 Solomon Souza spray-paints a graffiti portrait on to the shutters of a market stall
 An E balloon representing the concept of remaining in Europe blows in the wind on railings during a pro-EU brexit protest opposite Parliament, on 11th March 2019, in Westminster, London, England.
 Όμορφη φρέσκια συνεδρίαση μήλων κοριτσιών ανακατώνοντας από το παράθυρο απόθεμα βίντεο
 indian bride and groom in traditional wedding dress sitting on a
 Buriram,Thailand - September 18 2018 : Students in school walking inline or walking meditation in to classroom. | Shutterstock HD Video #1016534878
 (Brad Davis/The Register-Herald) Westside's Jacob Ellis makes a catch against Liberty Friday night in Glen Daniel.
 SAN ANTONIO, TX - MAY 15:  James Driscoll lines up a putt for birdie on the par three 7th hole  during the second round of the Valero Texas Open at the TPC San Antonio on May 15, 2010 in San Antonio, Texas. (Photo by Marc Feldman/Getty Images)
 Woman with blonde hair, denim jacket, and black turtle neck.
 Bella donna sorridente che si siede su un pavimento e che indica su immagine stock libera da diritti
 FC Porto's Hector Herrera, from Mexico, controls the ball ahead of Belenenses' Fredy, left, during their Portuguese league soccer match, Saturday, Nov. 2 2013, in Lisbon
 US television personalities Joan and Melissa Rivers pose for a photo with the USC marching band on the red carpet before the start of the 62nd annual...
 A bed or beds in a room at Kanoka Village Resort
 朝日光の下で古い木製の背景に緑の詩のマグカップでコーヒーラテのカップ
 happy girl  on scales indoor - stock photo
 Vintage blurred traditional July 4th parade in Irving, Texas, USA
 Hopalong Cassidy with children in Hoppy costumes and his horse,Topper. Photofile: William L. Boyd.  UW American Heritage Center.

==========

__What to produce__
Reproduce only what lies between the start of the listing above and the end of the line containing "Vintage blurred traditional", keeping every line exact.

__Answer section__
 Solomon Souza spray-paints a graffiti portrait on to the shutters of a market stall
 An E balloon representing the concept of remaining in Europe blows in the wind on railings during a pro-EU brexit protest opposite Parliament, on 11th March 2019, in Westminster, London, England.
 Όμορφη φρέσκια συνεδρίαση μήλων κοριτσιών ανακατώνοντας από το παράθυρο απόθεμα βίντεο
 indian bride and groom in traditional wedding dress sitting on a
 Buriram,Thailand - September 18 2018 : Students in school walking inline or walking meditation in to classroom. | Shutterstock HD Video #1016534878
 (Brad Davis/The Register-Herald) Westside's Jacob Ellis makes a catch against Liberty Friday night in Glen Daniel.
 SAN ANTONIO, TX - MAY 15:  James Driscoll lines up a putt for birdie on the par three 7th hole  during the second round of the Valero Texas Open at the TPC San Antonio on May 15, 2010 in San Antonio, Texas. (Photo by Marc Feldman/Getty Images)
 Woman with blonde hair, denim jacket, and black turtle neck.
 Bella donna sorridente che si siede su un pavimento e che indica su immagine stock libera da diritti
 FC Porto's Hector Herrera, from Mexico, controls the ball ahead of Belenenses' Fredy, left, during their Portuguese league soccer match, Saturday, Nov. 2 2013, in Lisbon
 US television personalities Joan and Melissa Rivers pose for a photo with the USC marching band on the red carpet before the start of the 62nd annual...
 A bed or beds in a room at Kanoka Village Resort
 朝日光の下で古い木製の背景に緑の詩のマグカップでコーヒーラテのカップ
 happy girl  on scales indoor - stock photo
 Vintage blurred traditional July 4th parade in Irving, Texas, USA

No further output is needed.